TASK REQUIREMENTS: Go through the records below and report each line with "Tanzania" in it.

Items from a dataset:
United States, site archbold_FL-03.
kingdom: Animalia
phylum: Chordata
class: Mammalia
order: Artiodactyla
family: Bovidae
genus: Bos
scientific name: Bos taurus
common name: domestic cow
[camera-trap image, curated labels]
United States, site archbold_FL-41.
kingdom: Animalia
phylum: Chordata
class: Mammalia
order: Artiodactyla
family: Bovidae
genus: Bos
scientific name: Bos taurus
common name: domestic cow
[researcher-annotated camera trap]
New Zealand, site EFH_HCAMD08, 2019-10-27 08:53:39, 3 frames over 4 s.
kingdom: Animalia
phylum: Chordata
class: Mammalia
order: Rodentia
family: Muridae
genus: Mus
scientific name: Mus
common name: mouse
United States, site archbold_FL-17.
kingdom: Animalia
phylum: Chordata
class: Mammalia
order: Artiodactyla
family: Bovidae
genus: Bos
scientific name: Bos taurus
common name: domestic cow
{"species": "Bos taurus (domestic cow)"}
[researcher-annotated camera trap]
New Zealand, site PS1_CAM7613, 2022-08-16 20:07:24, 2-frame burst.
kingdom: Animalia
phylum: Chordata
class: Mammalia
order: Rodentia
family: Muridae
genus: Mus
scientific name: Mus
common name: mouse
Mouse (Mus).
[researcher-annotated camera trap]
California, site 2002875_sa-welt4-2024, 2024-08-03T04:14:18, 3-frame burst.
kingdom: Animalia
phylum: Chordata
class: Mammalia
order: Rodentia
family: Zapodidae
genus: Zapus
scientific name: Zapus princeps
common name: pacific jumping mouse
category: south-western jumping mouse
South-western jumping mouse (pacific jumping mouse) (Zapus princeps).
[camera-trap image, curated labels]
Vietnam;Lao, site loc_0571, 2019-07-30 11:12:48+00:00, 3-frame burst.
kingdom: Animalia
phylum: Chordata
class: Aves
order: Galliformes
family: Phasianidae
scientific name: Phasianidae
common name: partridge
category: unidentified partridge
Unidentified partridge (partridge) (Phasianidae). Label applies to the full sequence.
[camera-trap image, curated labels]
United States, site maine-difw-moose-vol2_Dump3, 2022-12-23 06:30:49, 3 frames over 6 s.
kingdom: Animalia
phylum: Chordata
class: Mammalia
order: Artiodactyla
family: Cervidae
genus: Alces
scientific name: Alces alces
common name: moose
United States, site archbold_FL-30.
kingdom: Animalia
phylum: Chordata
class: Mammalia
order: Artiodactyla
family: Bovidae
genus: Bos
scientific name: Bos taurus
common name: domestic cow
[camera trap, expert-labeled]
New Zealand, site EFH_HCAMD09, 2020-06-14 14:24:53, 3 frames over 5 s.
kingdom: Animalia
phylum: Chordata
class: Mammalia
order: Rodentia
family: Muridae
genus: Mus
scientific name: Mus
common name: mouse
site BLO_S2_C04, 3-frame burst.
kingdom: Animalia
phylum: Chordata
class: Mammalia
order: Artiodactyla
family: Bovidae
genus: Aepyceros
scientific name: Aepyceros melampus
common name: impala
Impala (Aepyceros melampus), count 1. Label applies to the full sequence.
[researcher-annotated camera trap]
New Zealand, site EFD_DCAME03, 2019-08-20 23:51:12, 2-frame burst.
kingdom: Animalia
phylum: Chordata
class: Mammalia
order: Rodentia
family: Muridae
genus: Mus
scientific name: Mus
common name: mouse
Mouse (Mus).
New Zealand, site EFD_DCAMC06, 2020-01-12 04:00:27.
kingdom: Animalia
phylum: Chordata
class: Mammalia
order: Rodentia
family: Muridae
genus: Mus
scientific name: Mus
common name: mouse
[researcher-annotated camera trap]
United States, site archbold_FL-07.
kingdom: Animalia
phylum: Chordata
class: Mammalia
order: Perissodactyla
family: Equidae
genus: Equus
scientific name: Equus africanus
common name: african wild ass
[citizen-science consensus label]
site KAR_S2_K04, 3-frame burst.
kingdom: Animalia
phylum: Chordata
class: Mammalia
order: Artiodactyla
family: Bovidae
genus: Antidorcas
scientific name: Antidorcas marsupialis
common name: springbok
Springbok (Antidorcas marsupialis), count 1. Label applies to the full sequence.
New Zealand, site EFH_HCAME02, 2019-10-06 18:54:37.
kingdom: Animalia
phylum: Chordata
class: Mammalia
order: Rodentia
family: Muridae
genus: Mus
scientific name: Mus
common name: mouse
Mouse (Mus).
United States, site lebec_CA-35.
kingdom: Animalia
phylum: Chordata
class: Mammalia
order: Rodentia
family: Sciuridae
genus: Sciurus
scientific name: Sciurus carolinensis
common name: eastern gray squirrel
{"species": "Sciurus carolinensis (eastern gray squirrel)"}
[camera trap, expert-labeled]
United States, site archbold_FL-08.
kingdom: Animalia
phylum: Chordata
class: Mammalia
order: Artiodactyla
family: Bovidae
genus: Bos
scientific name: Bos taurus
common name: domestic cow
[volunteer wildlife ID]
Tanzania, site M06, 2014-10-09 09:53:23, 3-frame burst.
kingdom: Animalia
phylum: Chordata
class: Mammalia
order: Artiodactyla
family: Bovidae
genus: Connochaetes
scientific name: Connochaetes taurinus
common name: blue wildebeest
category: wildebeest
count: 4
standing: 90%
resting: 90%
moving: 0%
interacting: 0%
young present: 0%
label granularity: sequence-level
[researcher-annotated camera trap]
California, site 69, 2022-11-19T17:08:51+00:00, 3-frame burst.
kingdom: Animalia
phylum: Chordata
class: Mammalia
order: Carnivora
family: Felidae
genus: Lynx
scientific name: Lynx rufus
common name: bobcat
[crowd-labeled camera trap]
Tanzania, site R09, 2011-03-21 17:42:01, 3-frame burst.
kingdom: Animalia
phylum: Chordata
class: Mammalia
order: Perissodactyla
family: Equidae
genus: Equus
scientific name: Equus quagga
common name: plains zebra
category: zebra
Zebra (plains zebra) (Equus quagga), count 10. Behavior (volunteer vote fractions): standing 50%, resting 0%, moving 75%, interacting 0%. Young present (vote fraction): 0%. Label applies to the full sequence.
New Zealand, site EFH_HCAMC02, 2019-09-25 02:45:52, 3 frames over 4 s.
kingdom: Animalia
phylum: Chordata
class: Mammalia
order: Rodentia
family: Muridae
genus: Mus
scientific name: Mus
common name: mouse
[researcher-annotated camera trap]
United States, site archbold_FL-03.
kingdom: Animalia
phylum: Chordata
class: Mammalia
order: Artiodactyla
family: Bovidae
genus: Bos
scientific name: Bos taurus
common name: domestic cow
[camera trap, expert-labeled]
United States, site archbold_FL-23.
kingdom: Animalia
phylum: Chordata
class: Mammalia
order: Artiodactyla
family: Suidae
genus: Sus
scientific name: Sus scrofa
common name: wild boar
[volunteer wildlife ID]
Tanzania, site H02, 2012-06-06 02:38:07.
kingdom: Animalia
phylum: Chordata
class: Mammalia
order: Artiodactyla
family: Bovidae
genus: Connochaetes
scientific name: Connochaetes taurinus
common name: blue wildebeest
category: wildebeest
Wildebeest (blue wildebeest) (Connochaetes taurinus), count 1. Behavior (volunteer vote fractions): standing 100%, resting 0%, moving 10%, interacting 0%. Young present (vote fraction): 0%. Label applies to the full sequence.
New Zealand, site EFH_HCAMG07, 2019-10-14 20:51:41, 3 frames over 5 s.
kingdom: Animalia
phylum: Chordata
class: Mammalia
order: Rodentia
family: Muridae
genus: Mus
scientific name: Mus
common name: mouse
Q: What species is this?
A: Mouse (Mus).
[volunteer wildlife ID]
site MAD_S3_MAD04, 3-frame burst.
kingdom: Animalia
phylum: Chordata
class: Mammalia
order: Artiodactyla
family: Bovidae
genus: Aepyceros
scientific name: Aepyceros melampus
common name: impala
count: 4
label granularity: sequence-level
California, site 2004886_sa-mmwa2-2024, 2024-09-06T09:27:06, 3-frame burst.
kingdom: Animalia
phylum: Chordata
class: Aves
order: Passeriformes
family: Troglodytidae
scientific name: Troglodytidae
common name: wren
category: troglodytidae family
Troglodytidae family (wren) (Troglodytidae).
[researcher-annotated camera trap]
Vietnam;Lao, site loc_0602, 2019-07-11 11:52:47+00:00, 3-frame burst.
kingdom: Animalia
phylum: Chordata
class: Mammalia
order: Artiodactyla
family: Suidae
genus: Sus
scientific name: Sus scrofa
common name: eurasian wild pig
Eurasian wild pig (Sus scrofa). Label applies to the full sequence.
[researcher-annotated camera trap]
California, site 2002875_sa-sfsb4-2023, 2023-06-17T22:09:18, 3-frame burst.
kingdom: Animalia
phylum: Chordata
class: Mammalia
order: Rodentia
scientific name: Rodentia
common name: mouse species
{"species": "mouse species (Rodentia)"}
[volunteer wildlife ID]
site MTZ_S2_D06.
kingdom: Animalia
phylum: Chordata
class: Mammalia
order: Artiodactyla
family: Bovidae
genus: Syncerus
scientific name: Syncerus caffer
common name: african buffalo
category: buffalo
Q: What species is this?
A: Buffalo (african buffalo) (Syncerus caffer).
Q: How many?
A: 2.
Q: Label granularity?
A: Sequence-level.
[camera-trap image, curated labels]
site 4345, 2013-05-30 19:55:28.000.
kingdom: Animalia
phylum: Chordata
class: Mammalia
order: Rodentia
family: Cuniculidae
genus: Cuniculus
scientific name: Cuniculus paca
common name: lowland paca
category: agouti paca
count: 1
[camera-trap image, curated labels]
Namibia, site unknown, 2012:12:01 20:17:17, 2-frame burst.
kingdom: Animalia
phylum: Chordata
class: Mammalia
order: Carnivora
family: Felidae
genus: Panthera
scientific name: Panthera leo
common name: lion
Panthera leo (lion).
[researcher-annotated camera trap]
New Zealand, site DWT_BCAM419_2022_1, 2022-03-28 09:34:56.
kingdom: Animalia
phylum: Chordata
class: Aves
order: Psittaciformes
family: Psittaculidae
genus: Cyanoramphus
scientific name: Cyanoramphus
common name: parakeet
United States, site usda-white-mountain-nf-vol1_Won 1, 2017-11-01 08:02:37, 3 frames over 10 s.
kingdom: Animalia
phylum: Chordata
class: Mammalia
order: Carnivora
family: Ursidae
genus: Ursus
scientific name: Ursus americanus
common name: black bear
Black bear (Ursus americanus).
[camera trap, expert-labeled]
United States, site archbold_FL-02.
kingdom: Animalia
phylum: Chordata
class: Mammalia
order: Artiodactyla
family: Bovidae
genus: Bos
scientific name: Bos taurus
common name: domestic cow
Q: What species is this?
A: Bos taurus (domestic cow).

RESULT OF THIS EXERCISE:
Tanzania, site M06, 2014-10-09 09:53:23, 3-frame burst.
Tanzania, site R09, 2011-03-21 17:42:01, 3-frame burst.
Tanzania, site H02, 2012-06-06 02:38:07.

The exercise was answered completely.